### [Work request 1]
Rewrite the paragraph of the gratitude essay below that begins "With multiple lockdowns" in two or three short sentences, keeping its main facts.
### [Work request 2]
In the gratitude essay below, what word was the central concept of the New York Times article it mentions?
### [Work request 3]
Write the next part of the gratitude essay below, picking up after its final sentence.

### [Passage provided]
Today More Than Ever Gratitude Is Everything
By David Weber
With multiple lockdowns, social isolation and Covid-19 hanging around much longer than anticipated, we find ourselves weary and searching for happiness. In a recent New York Times article, the central concept was around the word languishing. The author summarized it this way: “Languishing is a sense of stagnation and emptiness. It feels as if you’re muddling through your days, looking at your life through a foggy windshield. And it might be the dominant emotion of 2021.”
Let’s face it, many of us are struggling. Looking to find joy and happiness in a challenging time. Looking to find hope in what seems to be a very uncertain future.
This famous quote from Pope St. John Paul II is a good reminder for us today. “Remember the past with gratitude. Live the present with enthusiasm. Look forward to the future with confidence.”
How do we get our enthusiasm back? How do we look forward to the future with confidence? It starts by being grateful for all that God gives us – the good and the challenging. As Neal Donald Walsch says: “The struggle ends when gratitude begins.”
What do you have to be grateful for? What are you grateful for when you look back at your own past? Take some time after reading this and make a list. Take your time and really reflect on all of the things you have today – and have been given to carry you to this present moment? It will far and away outweigh your list of concerns.

### [Record extracts]
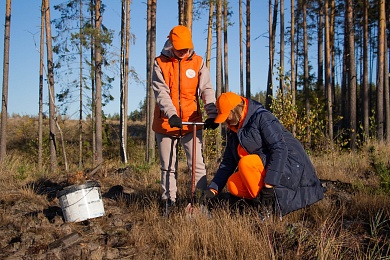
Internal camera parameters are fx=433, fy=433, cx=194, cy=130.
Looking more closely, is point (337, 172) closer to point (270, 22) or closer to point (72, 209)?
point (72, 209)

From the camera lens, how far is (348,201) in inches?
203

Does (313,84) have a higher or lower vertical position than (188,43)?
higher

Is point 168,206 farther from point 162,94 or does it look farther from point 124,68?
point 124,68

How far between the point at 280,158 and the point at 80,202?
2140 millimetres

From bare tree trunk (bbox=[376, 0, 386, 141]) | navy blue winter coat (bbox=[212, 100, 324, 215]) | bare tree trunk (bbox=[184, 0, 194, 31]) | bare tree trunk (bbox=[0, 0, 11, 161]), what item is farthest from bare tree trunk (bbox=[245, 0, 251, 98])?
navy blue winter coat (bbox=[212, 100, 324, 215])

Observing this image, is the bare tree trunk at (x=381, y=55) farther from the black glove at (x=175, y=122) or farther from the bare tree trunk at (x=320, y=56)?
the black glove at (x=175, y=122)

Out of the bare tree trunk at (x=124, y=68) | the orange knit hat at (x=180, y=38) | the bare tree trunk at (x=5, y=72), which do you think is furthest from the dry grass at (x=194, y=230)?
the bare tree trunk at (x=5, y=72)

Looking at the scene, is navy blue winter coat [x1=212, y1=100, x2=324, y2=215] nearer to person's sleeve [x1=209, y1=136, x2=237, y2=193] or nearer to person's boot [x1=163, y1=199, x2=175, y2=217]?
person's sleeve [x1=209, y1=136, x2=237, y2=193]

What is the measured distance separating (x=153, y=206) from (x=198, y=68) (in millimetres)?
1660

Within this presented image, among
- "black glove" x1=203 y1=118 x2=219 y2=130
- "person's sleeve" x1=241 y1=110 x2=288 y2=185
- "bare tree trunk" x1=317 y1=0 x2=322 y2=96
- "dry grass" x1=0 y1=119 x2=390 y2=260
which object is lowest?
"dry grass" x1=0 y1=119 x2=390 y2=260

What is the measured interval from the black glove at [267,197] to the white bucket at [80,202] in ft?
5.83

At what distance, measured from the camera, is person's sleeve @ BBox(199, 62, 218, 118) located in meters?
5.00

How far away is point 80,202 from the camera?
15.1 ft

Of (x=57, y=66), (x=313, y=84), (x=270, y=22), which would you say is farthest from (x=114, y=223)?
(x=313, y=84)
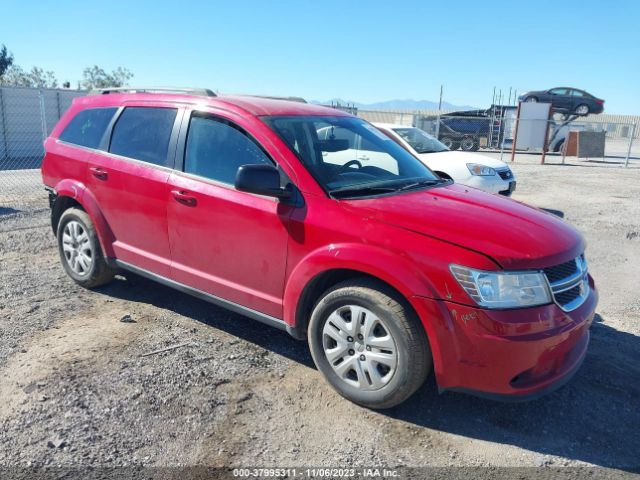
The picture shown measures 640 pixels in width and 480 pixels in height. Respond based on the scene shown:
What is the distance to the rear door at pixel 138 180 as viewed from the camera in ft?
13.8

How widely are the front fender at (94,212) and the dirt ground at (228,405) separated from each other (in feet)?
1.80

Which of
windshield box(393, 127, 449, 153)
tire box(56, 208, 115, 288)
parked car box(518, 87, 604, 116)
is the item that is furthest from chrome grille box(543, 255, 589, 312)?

### [Response area 1]
Lockdowns, isolation and a Covid-19 pandemic that has lasted longer than expected have left us weary and looking for happiness. A recent New York Times article centered on the word "languishing," which its author described as a sense of stagnation and emptiness, like viewing life through a foggy windshield. The author suggested it might be the dominant emotion of 2021.

### [Response area 2]
Languishing.

### [Response area 3]
“The secret of happiness is to live moment by moment and to thank God for what He is sending us every day in His goodness.” St. Gianna Beretta Molla reminds us to live in the present moment – and to live in a place of gratitude. “Gratitude can transform common days into thanksgiving, turn routine jobs into joy and change ordinary opportunities into blessings.” William Arthur Wards perspective really resonates with me – especially during these “ordinary” days of Covid. With gratitude, we can transform our days – and our lives.
How do we express our gratitude? St. Theresa of Calcutta said “the best way to show my gratitude to God is to accept everything, even my problems, with joy.” We must remember that our lives are not our own – they are a gift from God.
How can we accept our problems and challenges – along with all of the gift God has given us with joy? Thomas Merton has this wonderful perspective: “To be grateful is to recognize the Love of God in everything He has given us - and He has given us everything. Every breath we draw is a gift of His love, every moment of existence is a grace, for it brings with it immense graces from Him. Gratitude therefore takes nothing for granted, is never unresponsive, is constantly awakening to new wonder and to praise of the goodness of God. For the grateful person knows that God is good, not by hearsay but by experience. And that is what makes all the difference.”
As humans, we are always longing for something. Some new experience to change our lives for the better. We are all anxious about what we have – what we don’t have…what we should have. This pandemic has put our lives on pause in many ways. It has, in many ways, created an anxious view if the world at its future.
Let’s reflect on this wonderful piece of scripture and be grateful for all that God has put in our lives and for his everlasting love.
“Have no anxiety at all, but in everything, by prayer and petition, with thanksgiving, make your requests known to God. Then the peace of God that surpasses all understanding will guard your hearts and minds in Christ Jesus.” - Philippians 4:6-7
Finally, G.K. Chesterton said that “when it comes to life, the critical thing is whether you take things for granted or take them with gratitude.”
Time for me to take less for granted and centre my life around gratitude.